Data
▼

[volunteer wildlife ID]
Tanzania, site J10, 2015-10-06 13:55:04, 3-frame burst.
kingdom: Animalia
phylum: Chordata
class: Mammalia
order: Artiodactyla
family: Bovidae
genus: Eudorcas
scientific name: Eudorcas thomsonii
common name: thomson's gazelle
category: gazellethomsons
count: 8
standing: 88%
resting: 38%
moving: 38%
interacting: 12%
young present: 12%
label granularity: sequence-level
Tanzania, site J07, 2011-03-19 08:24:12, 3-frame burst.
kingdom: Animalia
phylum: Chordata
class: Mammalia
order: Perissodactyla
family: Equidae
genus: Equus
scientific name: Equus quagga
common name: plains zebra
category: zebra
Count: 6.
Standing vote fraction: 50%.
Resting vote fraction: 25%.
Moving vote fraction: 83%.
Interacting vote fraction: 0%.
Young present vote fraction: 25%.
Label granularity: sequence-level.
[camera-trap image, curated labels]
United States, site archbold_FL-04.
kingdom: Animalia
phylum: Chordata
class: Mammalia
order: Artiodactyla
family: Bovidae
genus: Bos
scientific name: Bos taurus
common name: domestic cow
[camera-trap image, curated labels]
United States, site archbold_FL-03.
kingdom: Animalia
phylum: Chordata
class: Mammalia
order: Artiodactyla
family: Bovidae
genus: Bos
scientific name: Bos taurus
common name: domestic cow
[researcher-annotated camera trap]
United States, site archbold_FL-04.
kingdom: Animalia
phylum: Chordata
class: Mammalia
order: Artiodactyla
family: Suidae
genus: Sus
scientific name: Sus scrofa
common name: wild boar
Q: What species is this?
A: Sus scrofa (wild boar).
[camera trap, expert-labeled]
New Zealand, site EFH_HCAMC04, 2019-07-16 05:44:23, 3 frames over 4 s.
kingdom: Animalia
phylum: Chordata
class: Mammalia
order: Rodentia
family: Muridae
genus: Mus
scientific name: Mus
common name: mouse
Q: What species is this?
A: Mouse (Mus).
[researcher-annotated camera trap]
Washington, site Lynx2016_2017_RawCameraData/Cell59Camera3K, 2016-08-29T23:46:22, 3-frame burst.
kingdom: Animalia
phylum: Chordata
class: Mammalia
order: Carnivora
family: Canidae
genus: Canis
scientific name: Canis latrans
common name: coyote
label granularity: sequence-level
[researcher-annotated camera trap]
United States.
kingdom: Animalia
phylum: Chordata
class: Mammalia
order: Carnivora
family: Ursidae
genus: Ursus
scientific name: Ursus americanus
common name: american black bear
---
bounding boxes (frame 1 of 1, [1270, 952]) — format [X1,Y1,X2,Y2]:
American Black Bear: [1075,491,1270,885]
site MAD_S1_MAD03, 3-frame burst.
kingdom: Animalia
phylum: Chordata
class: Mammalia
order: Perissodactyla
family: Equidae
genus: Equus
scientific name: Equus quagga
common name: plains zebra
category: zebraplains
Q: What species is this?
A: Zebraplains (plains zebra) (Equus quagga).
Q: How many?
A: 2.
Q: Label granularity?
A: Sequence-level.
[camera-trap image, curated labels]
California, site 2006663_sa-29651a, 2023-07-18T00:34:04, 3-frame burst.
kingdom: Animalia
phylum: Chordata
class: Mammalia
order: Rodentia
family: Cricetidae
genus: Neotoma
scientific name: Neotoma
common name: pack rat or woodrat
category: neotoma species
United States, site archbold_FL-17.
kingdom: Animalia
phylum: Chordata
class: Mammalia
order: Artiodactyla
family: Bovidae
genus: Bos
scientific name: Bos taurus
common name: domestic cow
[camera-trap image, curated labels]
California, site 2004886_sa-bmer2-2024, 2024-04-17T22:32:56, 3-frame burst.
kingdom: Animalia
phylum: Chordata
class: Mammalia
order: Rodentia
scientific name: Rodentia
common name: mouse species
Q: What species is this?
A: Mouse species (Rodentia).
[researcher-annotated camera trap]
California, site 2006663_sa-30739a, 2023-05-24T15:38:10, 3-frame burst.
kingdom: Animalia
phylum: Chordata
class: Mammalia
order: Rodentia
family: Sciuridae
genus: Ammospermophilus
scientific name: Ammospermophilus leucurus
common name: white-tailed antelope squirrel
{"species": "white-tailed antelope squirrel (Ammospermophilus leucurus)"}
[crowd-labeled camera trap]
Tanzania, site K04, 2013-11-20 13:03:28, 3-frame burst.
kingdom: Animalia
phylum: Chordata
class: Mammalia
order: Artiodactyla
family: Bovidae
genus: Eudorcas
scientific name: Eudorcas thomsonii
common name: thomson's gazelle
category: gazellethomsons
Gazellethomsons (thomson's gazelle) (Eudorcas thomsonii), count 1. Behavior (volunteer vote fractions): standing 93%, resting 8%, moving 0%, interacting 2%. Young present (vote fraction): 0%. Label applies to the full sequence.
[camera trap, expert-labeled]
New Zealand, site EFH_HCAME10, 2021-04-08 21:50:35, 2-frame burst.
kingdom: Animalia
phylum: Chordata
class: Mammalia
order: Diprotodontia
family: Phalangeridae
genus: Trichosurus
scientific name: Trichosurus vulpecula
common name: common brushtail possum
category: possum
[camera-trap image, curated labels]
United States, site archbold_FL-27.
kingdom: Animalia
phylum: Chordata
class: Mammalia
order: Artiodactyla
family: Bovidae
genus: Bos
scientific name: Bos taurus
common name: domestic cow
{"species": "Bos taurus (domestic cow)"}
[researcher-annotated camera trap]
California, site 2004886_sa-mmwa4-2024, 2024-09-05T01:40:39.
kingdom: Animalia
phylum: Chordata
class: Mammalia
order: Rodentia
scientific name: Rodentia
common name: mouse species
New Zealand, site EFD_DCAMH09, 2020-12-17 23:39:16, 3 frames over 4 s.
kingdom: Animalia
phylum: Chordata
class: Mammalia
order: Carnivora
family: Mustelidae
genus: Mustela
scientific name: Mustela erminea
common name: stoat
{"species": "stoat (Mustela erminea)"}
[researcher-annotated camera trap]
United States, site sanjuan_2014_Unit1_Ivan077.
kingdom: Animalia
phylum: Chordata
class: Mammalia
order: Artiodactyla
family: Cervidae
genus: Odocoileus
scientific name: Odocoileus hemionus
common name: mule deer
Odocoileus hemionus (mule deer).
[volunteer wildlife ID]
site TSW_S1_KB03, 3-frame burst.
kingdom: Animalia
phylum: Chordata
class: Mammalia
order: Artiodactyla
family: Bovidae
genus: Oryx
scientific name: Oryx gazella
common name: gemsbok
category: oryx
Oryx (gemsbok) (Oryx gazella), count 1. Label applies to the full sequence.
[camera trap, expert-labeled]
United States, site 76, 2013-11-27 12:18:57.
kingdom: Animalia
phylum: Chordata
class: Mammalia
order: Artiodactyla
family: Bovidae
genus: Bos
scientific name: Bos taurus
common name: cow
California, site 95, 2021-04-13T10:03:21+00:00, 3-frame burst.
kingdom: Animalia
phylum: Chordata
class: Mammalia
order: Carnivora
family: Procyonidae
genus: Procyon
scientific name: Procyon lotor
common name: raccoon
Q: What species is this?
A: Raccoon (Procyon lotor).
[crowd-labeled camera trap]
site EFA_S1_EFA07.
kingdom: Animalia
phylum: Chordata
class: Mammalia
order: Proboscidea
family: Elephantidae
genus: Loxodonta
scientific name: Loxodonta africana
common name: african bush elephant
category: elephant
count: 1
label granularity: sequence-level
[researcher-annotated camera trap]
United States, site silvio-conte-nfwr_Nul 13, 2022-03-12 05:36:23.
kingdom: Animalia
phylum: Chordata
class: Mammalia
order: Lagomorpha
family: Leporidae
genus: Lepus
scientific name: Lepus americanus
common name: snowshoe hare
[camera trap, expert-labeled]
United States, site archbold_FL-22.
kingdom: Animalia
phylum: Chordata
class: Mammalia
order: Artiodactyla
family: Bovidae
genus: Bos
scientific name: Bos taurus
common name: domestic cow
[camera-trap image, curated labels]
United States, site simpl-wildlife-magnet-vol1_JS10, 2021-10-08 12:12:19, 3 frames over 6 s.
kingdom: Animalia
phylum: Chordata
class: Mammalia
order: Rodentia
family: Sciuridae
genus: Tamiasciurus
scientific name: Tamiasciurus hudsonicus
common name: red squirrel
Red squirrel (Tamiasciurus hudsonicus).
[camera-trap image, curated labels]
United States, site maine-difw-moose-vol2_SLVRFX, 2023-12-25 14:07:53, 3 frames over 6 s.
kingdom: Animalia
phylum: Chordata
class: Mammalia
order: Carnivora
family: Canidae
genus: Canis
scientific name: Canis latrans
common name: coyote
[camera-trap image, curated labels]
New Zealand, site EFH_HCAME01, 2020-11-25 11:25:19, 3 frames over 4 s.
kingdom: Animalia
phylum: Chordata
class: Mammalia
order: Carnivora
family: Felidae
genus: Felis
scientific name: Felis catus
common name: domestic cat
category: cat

▲

Work required
Transcribe the records above exactly, beginning at the line that contains "United States, site archbold_FL-17." and ending with the line that contains "A: Mouse species (Rodentia).", both included, and nothing else.

Expected output
United States, site archbold_FL-17.
kingdom: Animalia
phylum: Chordata
class: Mammalia
order: Artiodactyla
family: Bovidae
genus: Bos
scientific name: Bos taurus
common name: domestic cow
[camera-trap image, curated labels]
California, site 2004886_sa-bmer2-2024, 2024-04-17T22:32:56, 3-frame burst.
kingdom: Animalia
phylum: Chordata
class: Mammalia
order: Rodentia
scientific name: Rodentia
common name: mouse species
Q: What species is this?
A: Mouse species (Rodentia).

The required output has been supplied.